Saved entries
---------------

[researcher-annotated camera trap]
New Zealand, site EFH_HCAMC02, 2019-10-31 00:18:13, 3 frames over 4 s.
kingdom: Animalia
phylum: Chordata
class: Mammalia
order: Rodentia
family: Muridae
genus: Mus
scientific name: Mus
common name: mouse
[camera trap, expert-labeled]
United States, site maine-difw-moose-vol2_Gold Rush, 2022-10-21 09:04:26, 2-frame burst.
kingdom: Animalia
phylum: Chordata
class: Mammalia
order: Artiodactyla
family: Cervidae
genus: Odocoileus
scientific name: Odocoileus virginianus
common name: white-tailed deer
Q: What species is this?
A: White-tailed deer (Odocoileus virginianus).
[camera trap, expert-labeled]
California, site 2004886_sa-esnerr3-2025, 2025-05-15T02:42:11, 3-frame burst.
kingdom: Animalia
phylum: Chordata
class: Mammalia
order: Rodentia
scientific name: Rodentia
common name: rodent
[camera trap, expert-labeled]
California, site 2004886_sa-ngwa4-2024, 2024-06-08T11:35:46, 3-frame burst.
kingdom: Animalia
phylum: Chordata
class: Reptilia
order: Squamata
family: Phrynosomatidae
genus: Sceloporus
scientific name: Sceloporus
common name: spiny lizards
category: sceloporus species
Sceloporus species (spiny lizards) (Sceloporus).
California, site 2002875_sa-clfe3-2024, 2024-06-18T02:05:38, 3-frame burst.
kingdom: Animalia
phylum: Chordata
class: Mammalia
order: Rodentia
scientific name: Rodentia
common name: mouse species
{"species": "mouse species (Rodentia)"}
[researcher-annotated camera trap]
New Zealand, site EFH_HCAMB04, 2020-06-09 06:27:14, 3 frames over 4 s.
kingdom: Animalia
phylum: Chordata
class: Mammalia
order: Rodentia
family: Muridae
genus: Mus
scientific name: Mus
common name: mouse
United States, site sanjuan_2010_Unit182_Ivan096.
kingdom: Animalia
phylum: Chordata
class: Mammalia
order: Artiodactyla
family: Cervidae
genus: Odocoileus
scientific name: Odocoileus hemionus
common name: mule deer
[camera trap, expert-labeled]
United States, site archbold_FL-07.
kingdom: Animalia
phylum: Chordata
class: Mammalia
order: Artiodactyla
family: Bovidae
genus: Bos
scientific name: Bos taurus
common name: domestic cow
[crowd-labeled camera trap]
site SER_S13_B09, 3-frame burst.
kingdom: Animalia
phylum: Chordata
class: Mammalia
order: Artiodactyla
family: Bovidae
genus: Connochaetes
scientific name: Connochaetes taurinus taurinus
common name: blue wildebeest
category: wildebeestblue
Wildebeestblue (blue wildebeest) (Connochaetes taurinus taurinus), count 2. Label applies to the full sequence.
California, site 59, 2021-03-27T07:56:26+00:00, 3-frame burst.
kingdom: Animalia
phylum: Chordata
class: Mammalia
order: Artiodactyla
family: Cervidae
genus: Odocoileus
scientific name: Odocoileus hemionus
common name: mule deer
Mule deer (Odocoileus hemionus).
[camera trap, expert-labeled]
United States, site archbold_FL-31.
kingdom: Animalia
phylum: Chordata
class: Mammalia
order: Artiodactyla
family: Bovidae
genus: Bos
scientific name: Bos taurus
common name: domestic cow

---------------

## [About this task]
Reproduce each record exactly as written above.

## [Response to this exercise]
[researcher-annotated camera trap]
New Zealand, site EFH_HCAMC02, 2019-10-31 00:18:13, 3 frames over 4 s.
kingdom: Animalia
phylum: Chordata
class: Mammalia
order: Rodentia
family: Muridae
genus: Mus
scientific name: Mus
common name: mouse
[camera trap, expert-labeled]
United States, site maine-difw-moose-vol2_Gold Rush, 2022-10-21 09:04:26, 2-frame burst.
kingdom: Animalia
phylum: Chordata
class: Mammalia
order: Artiodactyla
family: Cervidae
genus: Odocoileus
scientific name: Odocoileus virginianus
common name: white-tailed deer
Q: What species is this?
A: White-tailed deer (Odocoileus virginianus).
[camera trap, expert-labeled]
California, site 2004886_sa-esnerr3-2025, 2025-05-15T02:42:11, 3-frame burst.
kingdom: Animalia
phylum: Chordata
class: Mammalia
order: Rodentia
scientific name: Rodentia
common name: rodent
[camera trap, expert-labeled]
California, site 2004886_sa-ngwa4-2024, 2024-06-08T11:35:46, 3-frame burst.
kingdom: Animalia
phylum: Chordata
class: Reptilia
order: Squamata
family: Phrynosomatidae
genus: Sceloporus
scientific name: Sceloporus
common name: spiny lizards
category: sceloporus species
Sceloporus species (spiny lizards) (Sceloporus).
California, site 2002875_sa-clfe3-2024, 2024-06-18T02:05:38, 3-frame burst.
kingdom: Animalia
phylum: Chordata
class: Mammalia
order: Rodentia
scientific name: Rodentia
common name: mouse species
{"species": "mouse species (Rodentia)"}
[researcher-annotated camera trap]
New Zealand, site EFH_HCAMB04, 2020-06-09 06:27:14, 3 frames over 4 s.
kingdom: Animalia
phylum: Chordata
class: Mammalia
order: Rodentia
family: Muridae
genus: Mus
scientific name: Mus
common name: mouse
United States, site sanjuan_2010_Unit182_Ivan096.
kingdom: Animalia
phylum: Chordata
class: Mammalia
order: Artiodactyla
family: Cervidae
genus: Odocoileus
scientific name: Odocoileus hemionus
common name: mule deer
[camera trap, expert-labeled]
United States, site archbold_FL-07.
kingdom: Animalia
phylum: Chordata
class: Mammalia
order: Artiodactyla
family: Bovidae
genus: Bos
scientific name: Bos taurus
common name: domestic cow
[crowd-labeled camera trap]
site SER_S13_B09, 3-frame burst.
kingdom: Animalia
phylum: Chordata
class: Mammalia
order: Artiodactyla
family: Bovidae
genus: Connochaetes
scientific name: Connochaetes taurinus taurinus
common name: blue wildebeest
category: wildebeestblue
Wildebeestblue (blue wildebeest) (Connochaetes taurinus taurinus), count 2. Label applies to the full sequence.
California, site 59, 2021-03-27T07:56:26+00:00, 3-frame burst.
kingdom: Animalia
phylum: Chordata
class: Mammalia
order: Artiodactyla
family: Cervidae
genus: Odocoileus
scientific name: Odocoileus hemionus
common name: mule deer
Mule deer (Odocoileus hemionus).
[camera trap, expert-labeled]
United States, site archbold_FL-31.
kingdom: Animalia
phylum: Chordata
class: Mammalia
order: Artiodactyla
family: Bovidae
genus: Bos
scientific name: Bos taurus
common name: domestic cow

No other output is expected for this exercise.